Вдруг приходит в смятенье вся окрестность: Тривенион, виноват – лорд Ульверстон должен поселиться в Комптне. Пятьдесят рук постоянно заняты и спешат привести в порядок имение. Фургоны, вагоны и другие локомотивы извергают все нужное для человека такого сана: то, в чем будет он есть и пить, на чем будет спать, вины, книги, картины, провизию. Я узнаю в этом моего бывшего патрона: он не любит шутить ни чем. Я встречаю моего старого приятеля, его управляющего, который говорит, что лорд Ульверстон находит любимое поместье свое близь Лондона слишком-безпокойным, что сверх того, сделав в нем все улучшения, какие допускали только его силы и энергия, он не находит в нем земледельческих занятий, к которым все более и более пристращается, а здесь надеется найти пищу для этой наклонности.
– Он хороший фермер – говорит управляющий, – покуда дело идет о теории; но, по-моему, нам здесь на севере не у кого учиться, как владеть плугом.
Чувство собственного достоинства задето в управляющем, но он добрый малый, и рад от души, что семейство лорда намерено поселиться здесь.
Они приехали, с ними Кастльтоны и целая стая гостей. Местная газета графства наполнена славными именами.
– Как же это лорд Ульверстон говорил, что ему хочется избавиться от докучливых посетителей?
– Любезный Пизистрат – отвечал отец на мое восклицанье, – не те посетители, которые приезжают, а те, которые уезжают, возмущают спокойствие Ульверстона. Во всей этой процессии ему видятся только Брут и Кассий, которых нет на-лицо! И, поверь, когда он жил близко от Лондона, его собрания делали не довольно шума. Вот видишь, этот государственный муж, оставивший дела, похож на эту карпию: чем более она удаляется от воды, выскакивая из неё, тем больше блестит она, падая на траву берега. Но – прибавил отец с видом раскаянья – эта шутка вовсе не у места, и я позволил себе ее только потому, что сердечно радуюсь, что Тривенион, кажется, напал на свое настоящее призвание. И лишь-только все это высокое общество, которое он привез с собою, оставит его одного в его библиотеке, я уверен, что он отдастся этому призванию, и станет счастливее, нежели был до-сих-пор.
– А это призвание, сэр?
– Метафизика – сказал отец. – Он будет совершенно как дома, когда займется Беркелейем, и поразсмотрит, в какой степени кресло оратора и прочия оффициальные занятия, соответствовали его прирожденным склонностям. Большое будет для него утешенье, когда он согласится с Беркелейем и удостоверится, что был обманут воображением, какими-то видениями.
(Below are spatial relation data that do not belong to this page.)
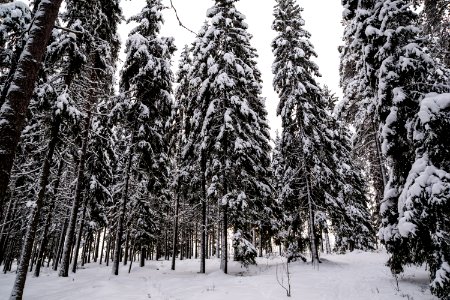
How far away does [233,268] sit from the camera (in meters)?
17.0

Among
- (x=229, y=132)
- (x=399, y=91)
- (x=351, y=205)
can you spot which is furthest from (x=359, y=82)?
(x=351, y=205)

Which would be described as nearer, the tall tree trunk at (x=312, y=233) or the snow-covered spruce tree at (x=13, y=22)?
the snow-covered spruce tree at (x=13, y=22)

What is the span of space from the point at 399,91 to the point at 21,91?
9465 millimetres

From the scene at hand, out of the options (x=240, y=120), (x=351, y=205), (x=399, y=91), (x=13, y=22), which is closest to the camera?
(x=13, y=22)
Отец мой был прав. Тонкий, пытливый, жаждущий истины, Тривенион, мучимый совестью до-тех-пор, пока не рассмотрит он всякий вопрос со всех сторон (последний вопрос имеет более двух и по-крайней-мер шесть сторон), гораздо-более был способен открывать начало идей, нежели убеждать кабинеты и нации, что 2×2=4, истина, на счет которой он и сам бы пожалуй согласился с Абрагамом Тукером, даровитейшим из всех английских метафизиков, который говорит: «хоть я убежден я в том, что 2×2=4, но если б мне случилось встретиться с человеком, заслуживающим доверия, и он стал бы искренно подвергать это сомнению, я-бы выслушал его, потому-что я не более уверен в этой истине, нежели в том, что целое больше части, против чего, впрочем, я сам мог-бы представить кое-какие соображения.» Живо представляю я себе Тривениона, прислушивающимся к опровержению известной истины, что 2×2=4 одним из лиц заслуживающих доверия и искренних! Известие о приезде его и леди Кастльтон привело меня в немалое смущение, и я предался длинным, одиноким прогулкам. В моем отсутствии все они навестили хозяев старой башни: лорд и леди Ульверстон, Кастльтоны с детьми, когда я вернулся домой, все, по утонченному чувству уважения к старым воспоминаниям, мало говорили при мне о их посещении. Роланд, так же как и я, избежал свидания с ними. Бланшь, бедное дитя, не знавшая о прошедшем, говорила больше других. И предпочтительною темою своего разговора она избрала грацию и красоту леди Кастльтон!
Убедительное приглашенье провести несколько дней в замке было изъявлено всем. Я один принял его, и написал, что буду.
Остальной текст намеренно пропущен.